It Takes 66 Days to Form a Habit

During the long summer break, I decided to drink a glass of water first thing in the morning whether I need it or not. And since I have been doing this daily for the last 2 months, it has become a part of my routine. In fact if I forget, then I feel as if something is missing; it bugs me.

Experts say that on average it takes 66 days to form a habit, if the new habit/behaviour is repeated every day. The length of time depends on the habit, the person and how consistent the person is. Also, if it takes longer to form a habit, then it will be stronger.

The same rules apply when forming learning habits in children (and adults).  Some of the learning habits that we encourage our literacy students to adopt are:

  • to plan a piece of written work before writing it

  • to check their work for mistakes

  • to remember to start sentences with capital letters and end with full stops

  • to remember to use quotes correctly and to explain them.  This is called the PQE technique in English (point quote explain)
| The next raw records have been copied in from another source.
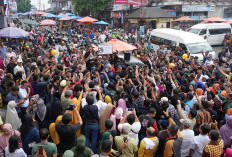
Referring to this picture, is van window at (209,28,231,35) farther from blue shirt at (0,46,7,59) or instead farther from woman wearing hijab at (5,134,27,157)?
woman wearing hijab at (5,134,27,157)

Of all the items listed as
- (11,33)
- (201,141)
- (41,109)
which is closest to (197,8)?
(11,33)

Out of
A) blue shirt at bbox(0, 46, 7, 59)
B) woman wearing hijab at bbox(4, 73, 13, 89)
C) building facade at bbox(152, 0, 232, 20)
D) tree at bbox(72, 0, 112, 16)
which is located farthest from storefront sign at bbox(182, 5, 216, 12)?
woman wearing hijab at bbox(4, 73, 13, 89)

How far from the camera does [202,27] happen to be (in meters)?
20.0

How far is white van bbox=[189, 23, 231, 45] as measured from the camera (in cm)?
1986

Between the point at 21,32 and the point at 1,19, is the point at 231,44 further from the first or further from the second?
the point at 1,19

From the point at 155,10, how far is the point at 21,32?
761 inches

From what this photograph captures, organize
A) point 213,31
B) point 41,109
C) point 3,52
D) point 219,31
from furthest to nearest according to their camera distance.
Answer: point 219,31, point 213,31, point 3,52, point 41,109

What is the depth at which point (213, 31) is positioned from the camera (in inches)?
788

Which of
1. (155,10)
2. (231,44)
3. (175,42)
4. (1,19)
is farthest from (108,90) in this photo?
(155,10)

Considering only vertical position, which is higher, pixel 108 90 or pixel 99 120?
pixel 108 90

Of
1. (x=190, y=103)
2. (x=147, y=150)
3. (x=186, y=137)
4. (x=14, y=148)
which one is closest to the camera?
(x=14, y=148)

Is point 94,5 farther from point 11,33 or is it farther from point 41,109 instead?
point 41,109

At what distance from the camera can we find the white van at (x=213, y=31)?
19.9m

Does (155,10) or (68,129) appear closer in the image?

  • to underline keywords in exam questions

  • to read every day

  • to brainstorm words and ideas for used in a story

And some of the learning habits we teach our numeracy students are:

  • to show working out when doing a maths question

  • to touch every single object when counting

  • to write out the formula they are going to use

  • to search for patterns in maths calculations

  • to set out calculations in the correct way

These learning habits cannot always be acquired in the classroom because there isn’t enough opportunity for repetition.  Planning is taught, but maybe only for a week and then the school teacher would move onto a new topic.  To create a habit you need to repeat the behaviour in the same situation. It is important that something about the setting where you perform the behaviour is consistent so that it can cue the behaviour.  Eventually the behaviour will becomes automatic and then the child can apply it in other situations.  So a child may punctuate correctly at Kip McGrath, but not necessarily remember to do so at school.  This would happen once the behaviour has become automatic and the child does so without thinking.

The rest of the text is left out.